◆ **СТАТЬЯ**
Экспозиция, которая распахнет двери в Русском музее 20 апреля, приурочена к 175-летней годовщине со дня рождения Василия Верещагина — художника, с которым произошла невероятная метаморфоза: из диссидента он превратился в автора хрестоматийных полотен, ставших элементами советского интерьера.
Выставка может по привычке показаться не такой уж захватывающей. Сюрпризов ждать не приходится: «Апофеоз войны», «Пусть войдут», «У дверей мечети» (в народе это полотно называется «Лифт не работает»), «На Шипке все спокойно» — иллюстративный материал к школьному уроку. На самом деле Русский музей затеял самую злободневную выставку сезона. В русском искусстве никогда не было ничего более актуального и неудобного, чем работы Верещагина, — другое дело, что судьба их сложилась причудливо.
Неудавшийся архаист
Верещагин стоит в ряду русских живописцев особняком. Не передвижник и не мирискусник. Не западник и не славянофил. Родился в Череповце, тогда уездном городе Новгородской губернии. Старший брат — тоже фигура актуальная сегодня, хотя в ином, несколько ироническом смысле: Николай Верещагин — создатель отечественного масло- и сыроделия (это он придумал масло «Вологодское» и пошехонский сыр). Отслужив некоторое время на флоте, Василий Верещагин учился сперва в Академии художеств, потом уехал в Париж, где занимался в мастерской живописца Жан-Леона Жерома — главного оппонента импрессионистов, несколько анекдотичного академиста.
Иногда надпись работает почти как в комиксе: на раме «Смертельно раненного» можно прочесть: «Ой, убили, братцы…»

◆ **ЗАДАНИЕ A**
Перепишите записи, начиная с самой первой их строки и заканчивая строкой, где стоит «215H113V188L97 155L81 139L59», заменив «mask_svg» на «segment_svg» и ничего больше не меняя.
Статья и записи — два не связанных между собой материала.

◆ **ИСХОДНЫЕ ЗАПИСИ**
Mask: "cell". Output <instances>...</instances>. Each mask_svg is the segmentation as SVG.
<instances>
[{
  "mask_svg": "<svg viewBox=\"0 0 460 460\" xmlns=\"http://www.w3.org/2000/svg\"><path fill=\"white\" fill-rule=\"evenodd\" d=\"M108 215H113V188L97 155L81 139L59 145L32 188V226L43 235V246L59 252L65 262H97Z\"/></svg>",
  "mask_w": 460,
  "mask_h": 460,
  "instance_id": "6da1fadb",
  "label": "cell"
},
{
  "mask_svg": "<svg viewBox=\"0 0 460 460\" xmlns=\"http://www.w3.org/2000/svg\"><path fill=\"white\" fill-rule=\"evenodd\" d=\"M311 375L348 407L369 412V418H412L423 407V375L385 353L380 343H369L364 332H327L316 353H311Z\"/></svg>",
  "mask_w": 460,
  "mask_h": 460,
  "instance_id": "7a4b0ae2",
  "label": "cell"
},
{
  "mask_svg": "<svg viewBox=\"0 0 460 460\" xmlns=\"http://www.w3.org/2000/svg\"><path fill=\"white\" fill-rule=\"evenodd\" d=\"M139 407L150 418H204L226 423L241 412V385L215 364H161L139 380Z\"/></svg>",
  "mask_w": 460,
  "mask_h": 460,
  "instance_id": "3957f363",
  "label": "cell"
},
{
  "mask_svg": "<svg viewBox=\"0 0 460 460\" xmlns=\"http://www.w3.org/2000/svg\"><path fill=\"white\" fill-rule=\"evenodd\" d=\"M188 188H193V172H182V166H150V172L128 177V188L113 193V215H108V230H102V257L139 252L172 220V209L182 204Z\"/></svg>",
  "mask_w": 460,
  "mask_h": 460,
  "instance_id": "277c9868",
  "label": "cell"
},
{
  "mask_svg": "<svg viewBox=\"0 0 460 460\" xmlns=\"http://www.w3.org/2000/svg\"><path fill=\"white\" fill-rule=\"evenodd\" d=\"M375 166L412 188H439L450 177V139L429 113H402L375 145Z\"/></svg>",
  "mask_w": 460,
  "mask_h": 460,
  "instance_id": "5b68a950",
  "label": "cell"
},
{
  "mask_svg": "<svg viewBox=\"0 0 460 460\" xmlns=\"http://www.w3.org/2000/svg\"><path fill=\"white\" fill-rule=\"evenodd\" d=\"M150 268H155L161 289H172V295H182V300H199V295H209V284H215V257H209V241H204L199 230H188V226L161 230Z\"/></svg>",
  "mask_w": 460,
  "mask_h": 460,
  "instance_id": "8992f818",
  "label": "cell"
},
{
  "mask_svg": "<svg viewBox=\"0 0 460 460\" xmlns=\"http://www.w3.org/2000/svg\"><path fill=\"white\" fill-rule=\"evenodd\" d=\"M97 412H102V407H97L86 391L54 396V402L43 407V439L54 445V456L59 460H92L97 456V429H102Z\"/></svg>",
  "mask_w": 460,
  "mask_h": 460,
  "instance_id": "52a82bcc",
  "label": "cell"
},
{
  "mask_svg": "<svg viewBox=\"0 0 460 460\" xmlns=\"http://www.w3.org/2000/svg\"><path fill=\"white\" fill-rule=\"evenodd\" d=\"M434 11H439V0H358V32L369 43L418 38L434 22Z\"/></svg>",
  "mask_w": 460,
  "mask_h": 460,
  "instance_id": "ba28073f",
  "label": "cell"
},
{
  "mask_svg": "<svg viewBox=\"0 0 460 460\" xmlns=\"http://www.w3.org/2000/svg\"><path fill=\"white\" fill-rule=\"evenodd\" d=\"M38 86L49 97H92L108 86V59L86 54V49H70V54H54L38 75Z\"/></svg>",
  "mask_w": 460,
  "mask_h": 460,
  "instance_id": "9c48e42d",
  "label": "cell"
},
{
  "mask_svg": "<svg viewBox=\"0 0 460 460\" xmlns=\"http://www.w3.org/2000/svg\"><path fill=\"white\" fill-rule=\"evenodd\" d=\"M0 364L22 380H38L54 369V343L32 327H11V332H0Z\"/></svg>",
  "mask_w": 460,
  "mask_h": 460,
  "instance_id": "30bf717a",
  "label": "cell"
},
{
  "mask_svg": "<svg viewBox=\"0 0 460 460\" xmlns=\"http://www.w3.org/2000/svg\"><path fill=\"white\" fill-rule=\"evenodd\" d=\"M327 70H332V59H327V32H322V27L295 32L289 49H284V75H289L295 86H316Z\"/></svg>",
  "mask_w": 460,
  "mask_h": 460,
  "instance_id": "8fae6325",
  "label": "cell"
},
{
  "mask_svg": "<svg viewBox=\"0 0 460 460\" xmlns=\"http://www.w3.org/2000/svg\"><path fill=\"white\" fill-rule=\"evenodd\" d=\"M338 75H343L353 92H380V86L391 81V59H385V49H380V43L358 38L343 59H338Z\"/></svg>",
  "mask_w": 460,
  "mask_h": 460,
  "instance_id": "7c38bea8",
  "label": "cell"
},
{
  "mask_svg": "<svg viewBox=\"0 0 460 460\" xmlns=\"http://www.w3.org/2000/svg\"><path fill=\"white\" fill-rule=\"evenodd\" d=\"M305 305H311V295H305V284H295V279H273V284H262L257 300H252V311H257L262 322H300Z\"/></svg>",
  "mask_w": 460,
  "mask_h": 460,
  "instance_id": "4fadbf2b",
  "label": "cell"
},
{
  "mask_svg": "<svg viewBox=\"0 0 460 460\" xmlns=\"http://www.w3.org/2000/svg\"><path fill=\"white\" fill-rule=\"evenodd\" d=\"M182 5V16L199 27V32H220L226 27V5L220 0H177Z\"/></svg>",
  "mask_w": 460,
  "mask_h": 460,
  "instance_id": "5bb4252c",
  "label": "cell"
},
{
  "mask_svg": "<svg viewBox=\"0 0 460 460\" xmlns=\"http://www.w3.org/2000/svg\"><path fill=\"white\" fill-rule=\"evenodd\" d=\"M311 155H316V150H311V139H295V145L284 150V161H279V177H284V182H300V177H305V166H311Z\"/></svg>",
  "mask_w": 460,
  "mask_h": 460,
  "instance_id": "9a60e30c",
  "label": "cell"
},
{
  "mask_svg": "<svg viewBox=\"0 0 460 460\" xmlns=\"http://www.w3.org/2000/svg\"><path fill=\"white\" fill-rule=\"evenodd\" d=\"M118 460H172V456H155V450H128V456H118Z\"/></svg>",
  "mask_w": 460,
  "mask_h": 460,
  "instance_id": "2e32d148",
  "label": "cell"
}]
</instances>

◆ **ЗАДАНИЕ B**
У кого, согласно статье, занимался Василий Верещагин в Париже?

◆ **ОТВЕТ A**
Mask: "cell". Output <instances>...</instances>. Each segment_svg is the segmentation as SVG.
<instances>
[{
  "segment_svg": "<svg viewBox=\"0 0 460 460\" xmlns=\"http://www.w3.org/2000/svg\"><path fill=\"white\" fill-rule=\"evenodd\" d=\"M108 215H113V188L97 155L81 139L59 145L32 188V226L43 235V246L59 252L65 262H97Z\"/></svg>",

◆ **ОТВЕТ B**
В мастерской живописца Жан-Леона Жерома.